Copy the records below, swapping every "purple background" for "violet background" and changing nothing else.

--- --- ---

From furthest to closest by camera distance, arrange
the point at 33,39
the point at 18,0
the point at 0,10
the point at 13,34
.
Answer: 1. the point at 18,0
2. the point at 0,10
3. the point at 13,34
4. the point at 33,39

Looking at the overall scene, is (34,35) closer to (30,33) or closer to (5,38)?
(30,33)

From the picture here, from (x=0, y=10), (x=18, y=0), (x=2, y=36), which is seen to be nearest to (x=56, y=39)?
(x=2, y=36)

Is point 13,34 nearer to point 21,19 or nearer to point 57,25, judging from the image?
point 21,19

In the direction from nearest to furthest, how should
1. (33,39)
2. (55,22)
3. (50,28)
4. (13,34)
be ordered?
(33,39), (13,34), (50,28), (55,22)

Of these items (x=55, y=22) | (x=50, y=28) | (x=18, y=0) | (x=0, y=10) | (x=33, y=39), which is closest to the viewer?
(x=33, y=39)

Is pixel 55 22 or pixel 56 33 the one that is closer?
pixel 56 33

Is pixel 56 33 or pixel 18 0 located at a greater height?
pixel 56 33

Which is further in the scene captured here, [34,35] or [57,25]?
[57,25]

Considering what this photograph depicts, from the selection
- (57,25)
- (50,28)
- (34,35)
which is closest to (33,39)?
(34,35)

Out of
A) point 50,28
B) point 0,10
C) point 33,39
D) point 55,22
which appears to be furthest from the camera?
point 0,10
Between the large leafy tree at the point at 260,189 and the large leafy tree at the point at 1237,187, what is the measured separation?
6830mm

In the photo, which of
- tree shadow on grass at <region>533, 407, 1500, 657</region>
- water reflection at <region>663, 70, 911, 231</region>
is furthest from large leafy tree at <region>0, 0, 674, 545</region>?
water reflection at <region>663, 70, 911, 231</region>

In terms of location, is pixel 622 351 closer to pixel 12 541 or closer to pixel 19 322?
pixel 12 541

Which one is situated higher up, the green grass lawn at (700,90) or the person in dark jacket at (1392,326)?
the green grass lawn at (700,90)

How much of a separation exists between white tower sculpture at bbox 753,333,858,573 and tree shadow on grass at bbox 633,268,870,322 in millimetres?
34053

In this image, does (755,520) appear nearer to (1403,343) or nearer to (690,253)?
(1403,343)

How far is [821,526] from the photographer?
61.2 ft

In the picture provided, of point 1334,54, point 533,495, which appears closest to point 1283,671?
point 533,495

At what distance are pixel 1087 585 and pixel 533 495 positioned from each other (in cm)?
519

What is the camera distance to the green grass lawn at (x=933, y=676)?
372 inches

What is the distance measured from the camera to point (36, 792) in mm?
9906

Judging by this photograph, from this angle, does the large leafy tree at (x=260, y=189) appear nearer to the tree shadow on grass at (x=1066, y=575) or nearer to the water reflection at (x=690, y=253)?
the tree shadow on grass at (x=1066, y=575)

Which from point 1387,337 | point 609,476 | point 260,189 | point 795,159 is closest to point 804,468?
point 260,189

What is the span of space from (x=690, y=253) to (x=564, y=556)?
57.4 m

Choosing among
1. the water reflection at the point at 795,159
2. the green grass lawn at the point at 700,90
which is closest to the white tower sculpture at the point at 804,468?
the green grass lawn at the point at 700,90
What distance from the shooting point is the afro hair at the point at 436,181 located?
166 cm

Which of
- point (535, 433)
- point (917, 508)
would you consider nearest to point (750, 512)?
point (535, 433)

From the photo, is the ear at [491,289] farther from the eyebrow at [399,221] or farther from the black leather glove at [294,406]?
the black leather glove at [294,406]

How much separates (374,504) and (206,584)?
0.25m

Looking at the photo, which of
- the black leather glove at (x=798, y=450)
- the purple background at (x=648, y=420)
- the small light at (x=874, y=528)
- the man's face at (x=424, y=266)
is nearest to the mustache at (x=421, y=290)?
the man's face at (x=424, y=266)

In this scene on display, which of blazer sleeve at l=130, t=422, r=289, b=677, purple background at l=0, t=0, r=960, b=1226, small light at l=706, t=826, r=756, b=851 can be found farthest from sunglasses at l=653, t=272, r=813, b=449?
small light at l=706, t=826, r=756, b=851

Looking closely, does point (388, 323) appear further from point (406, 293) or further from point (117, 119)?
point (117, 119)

--- --- ---

• EXPECTED OUTPUT
From furthest to closest by camera distance, arrange
the point at 33,39
the point at 18,0
the point at 0,10
the point at 13,34
.
Answer: 1. the point at 18,0
2. the point at 0,10
3. the point at 13,34
4. the point at 33,39

Looking at the overall scene, is (34,35) closer to (30,33) or closer to (5,38)?
(30,33)

From the picture here, from (x=0, y=10), (x=18, y=0), (x=2, y=36), which is seen to be nearest to (x=56, y=39)?
(x=2, y=36)

Is point 13,34 nearer to point 21,19 or nearer to point 57,25, judging from the image?
point 21,19

In the direction from nearest to furthest, how should
1. (33,39)
2. (55,22)
3. (50,28)
4. (13,34)
be ordered?
(33,39), (13,34), (50,28), (55,22)

Of these items (x=55, y=22) | (x=50, y=28) | (x=18, y=0) | (x=0, y=10) | (x=33, y=39), which is closest to the viewer?
(x=33, y=39)

Is pixel 55 22 or pixel 56 33 the one that is closer?
pixel 56 33

Is pixel 56 33 or pixel 18 0 located at a greater height?
pixel 56 33

Which is further in the scene captured here, [34,35] or [57,25]?
[57,25]

Considering what this photograph depicts, from the selection
- (57,25)
- (50,28)
- (34,35)
which is closest to (33,39)?
(34,35)

Out of
A) point 50,28
B) point 0,10
C) point 33,39
D) point 55,22
which appears to be furthest from the camera?
point 0,10
Between the large leafy tree at the point at 260,189 and the large leafy tree at the point at 1237,187, what is the measured separation?
6830mm

In the photo, which of
- tree shadow on grass at <region>533, 407, 1500, 657</region>
- water reflection at <region>663, 70, 911, 231</region>
is furthest from large leafy tree at <region>0, 0, 674, 545</region>?
water reflection at <region>663, 70, 911, 231</region>

In terms of location, is pixel 622 351 closer to pixel 12 541 or closer to pixel 19 322?
pixel 12 541

Which one is situated higher up, the green grass lawn at (700,90) or the person in dark jacket at (1392,326)?
the green grass lawn at (700,90)

How much of a separation exists between white tower sculpture at bbox 753,333,858,573 and tree shadow on grass at bbox 633,268,870,322 in millimetres?
34053

In this image, does (755,520) appear nearer to (1403,343) or nearer to (690,253)?
(1403,343)

How far is [821,526] from the photographer?
61.2 ft

In the picture provided, of point 1334,54, point 533,495, which appears closest to point 1283,671?
point 533,495

At what distance are pixel 1087 585 and pixel 533 495 positioned from each other (in cm)?
519

What is the camera distance to the green grass lawn at (x=933, y=676)?
372 inches

What is the distance measured from the camera to point (36, 792) in mm?
9906

Judging by this photograph, from this angle, does the large leafy tree at (x=260, y=189) appear nearer to the tree shadow on grass at (x=1066, y=575) or nearer to the water reflection at (x=690, y=253)?
the tree shadow on grass at (x=1066, y=575)

Which from point 1387,337 | point 609,476 | point 260,189 | point 795,159 is closest to point 804,468?
point 260,189

What is the span of space from (x=690, y=253) to (x=564, y=556)?
57.4 m

Choosing among
1. the water reflection at the point at 795,159
2. the green grass lawn at the point at 700,90
which is closest to the white tower sculpture at the point at 804,468?
the green grass lawn at the point at 700,90
What distance from the shooting point is the afro hair at the point at 436,181 located?
166 cm

Which of
- point (535, 433)
- point (917, 508)
would you consider nearest to point (750, 512)?
point (535, 433)

From the photo, is the ear at [491,289] farther from the eyebrow at [399,221] or farther from the black leather glove at [294,406]?
the black leather glove at [294,406]

How much separates (374,504) and (206,584)?
0.25m

Looking at the photo, which of
- the black leather glove at (x=798, y=450)
- the violet background at (x=648, y=420)
- the small light at (x=874, y=528)
- the man's face at (x=424, y=266)
is nearest to the mustache at (x=421, y=290)?
the man's face at (x=424, y=266)

In this scene on display, which of blazer sleeve at l=130, t=422, r=289, b=677, violet background at l=0, t=0, r=960, b=1226, small light at l=706, t=826, r=756, b=851 can be found farthest from sunglasses at l=653, t=272, r=813, b=449?
small light at l=706, t=826, r=756, b=851

Looking closely, does point (388, 323) appear further from point (406, 293) or further from point (117, 119)?
point (117, 119)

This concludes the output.